#if BYTE_ORDER == BIG_ENDIAN
/* Copy a vector of big-endian int into a vector of bytes */
#define be32enc_vect(dst, src, len) \
memcpy((void *)dst, (const void *)src, (size_t)len)
/* Copy a vector of bytes into a vector of big-endian int */
#define be32dec_vect(dst, src, len) \
memcpy((void *)dst, (const void *)src, (size_t)len)

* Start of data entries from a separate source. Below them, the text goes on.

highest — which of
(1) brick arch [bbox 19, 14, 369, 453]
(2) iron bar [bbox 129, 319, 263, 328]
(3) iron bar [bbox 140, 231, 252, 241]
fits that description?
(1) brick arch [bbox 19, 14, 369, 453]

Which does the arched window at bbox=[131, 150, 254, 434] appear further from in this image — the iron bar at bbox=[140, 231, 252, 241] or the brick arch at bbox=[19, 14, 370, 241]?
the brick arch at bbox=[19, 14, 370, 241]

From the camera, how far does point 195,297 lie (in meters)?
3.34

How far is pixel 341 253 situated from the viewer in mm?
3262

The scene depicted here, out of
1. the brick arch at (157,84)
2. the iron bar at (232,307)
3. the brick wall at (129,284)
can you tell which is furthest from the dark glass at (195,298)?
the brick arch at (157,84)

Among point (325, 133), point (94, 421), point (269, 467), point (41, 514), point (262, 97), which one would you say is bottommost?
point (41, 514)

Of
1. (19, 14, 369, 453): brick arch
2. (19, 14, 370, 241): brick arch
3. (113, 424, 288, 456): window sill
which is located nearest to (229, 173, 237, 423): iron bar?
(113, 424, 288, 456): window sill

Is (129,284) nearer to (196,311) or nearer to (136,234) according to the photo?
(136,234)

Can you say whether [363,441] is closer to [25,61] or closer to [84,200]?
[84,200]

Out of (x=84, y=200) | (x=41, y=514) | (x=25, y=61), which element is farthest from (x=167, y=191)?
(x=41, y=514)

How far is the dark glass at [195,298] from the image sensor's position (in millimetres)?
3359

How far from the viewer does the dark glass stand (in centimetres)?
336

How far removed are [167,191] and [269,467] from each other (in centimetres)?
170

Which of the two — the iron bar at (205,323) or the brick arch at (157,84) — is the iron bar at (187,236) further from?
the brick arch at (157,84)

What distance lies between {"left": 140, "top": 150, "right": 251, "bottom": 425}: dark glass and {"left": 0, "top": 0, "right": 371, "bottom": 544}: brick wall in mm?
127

#else /* BYTE_ORDER != BIG_ENDIAN */
/*
* Encode a length len/4 vector of (int) into a length len vector of
* (unsigned char) in big-endian form. Assumes len is a multiple of 4.
*/
static void be32enc_vect(unsigned char *dst, const int *src, size_t len)
{
size_t i;
for (i = 0; i < len / 4; i++)
be32enc(dst + i * 4, src[i]);
}
/*
* Decode a big-endian length len vector of (unsigned char) into a length
* len/4 vector of (int). Assumes len is a multiple of 4.
*/
static void be32dec_vect(int *dst, const unsigned char *src, size_t len)
{
size_t i;
for (i = 0; i < len / 4; i++)
dst[i] = be32dec(src + i * 4);
}
#endif /* BYTE_ORDER != BIG_ENDIAN */
It creates the hash consistently under Ubuntu, seems to work well. It creates the same hash consistently under Raspbian (as expected) and works well, this being the same hash as the one under Ubuntu. Under Windows (the same code) the hash is consistent, but different than the Linux versions (that makes the pfiles non portable). I've checked the inputting char array in the debugger in both the Linux and Windows versions and the input (e.g. the password) seems identical character for character. Could this somehow be an encoding issue between platforms?
Anybody have a thought off the top of their head what I might be missing?
As a side note, I assumed this returned a sha256 hash but it doesn't match up to "echo -n thepassword | sha256sum" in either environment. The code is on github, I can share links to the sections if needed.